▶ **PROVIDED RECORDS**
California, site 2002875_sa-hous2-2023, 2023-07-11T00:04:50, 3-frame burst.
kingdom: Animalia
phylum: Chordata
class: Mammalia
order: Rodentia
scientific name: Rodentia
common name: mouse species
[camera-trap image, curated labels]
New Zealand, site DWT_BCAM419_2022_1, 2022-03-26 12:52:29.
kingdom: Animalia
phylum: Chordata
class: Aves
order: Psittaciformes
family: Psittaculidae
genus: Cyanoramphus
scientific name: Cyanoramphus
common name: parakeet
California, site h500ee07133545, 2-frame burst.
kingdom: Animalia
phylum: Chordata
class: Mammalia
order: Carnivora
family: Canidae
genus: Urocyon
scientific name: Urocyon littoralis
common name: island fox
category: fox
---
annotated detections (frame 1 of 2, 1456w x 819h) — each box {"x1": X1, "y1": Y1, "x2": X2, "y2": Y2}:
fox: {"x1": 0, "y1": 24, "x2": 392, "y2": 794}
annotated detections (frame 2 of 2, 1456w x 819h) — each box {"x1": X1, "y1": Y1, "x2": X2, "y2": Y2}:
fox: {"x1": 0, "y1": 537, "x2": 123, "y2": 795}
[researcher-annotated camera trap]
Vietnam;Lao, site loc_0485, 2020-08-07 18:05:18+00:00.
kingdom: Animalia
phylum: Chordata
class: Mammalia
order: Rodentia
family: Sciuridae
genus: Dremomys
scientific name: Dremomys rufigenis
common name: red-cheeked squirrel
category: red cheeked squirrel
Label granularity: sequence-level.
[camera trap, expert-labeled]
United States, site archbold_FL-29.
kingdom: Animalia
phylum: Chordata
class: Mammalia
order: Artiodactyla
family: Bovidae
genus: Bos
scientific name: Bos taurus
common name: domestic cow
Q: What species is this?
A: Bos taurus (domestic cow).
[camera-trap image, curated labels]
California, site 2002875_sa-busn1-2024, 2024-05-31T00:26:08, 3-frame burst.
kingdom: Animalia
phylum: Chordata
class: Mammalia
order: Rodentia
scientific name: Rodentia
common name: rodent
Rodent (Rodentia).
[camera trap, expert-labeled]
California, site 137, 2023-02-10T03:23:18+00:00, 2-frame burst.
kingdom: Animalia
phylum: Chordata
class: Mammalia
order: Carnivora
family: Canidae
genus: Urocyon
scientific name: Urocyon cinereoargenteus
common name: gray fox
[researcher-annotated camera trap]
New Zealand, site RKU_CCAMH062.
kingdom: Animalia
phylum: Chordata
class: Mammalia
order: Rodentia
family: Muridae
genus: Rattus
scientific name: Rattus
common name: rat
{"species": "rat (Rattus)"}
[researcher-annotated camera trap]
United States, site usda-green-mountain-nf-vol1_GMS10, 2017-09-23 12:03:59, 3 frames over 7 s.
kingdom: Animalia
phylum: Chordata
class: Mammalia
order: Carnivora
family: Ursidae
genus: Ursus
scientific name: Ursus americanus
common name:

▶ **TASK DESCRIPTION**
The answer must consist of every line from the listing above that includes the word "Urocyon".

▶ **EXPECTED ANSWER**
genus: Urocyon
scientific name: Urocyon littoralis
genus: Urocyon
scientific name: Urocyon cinereoargenteus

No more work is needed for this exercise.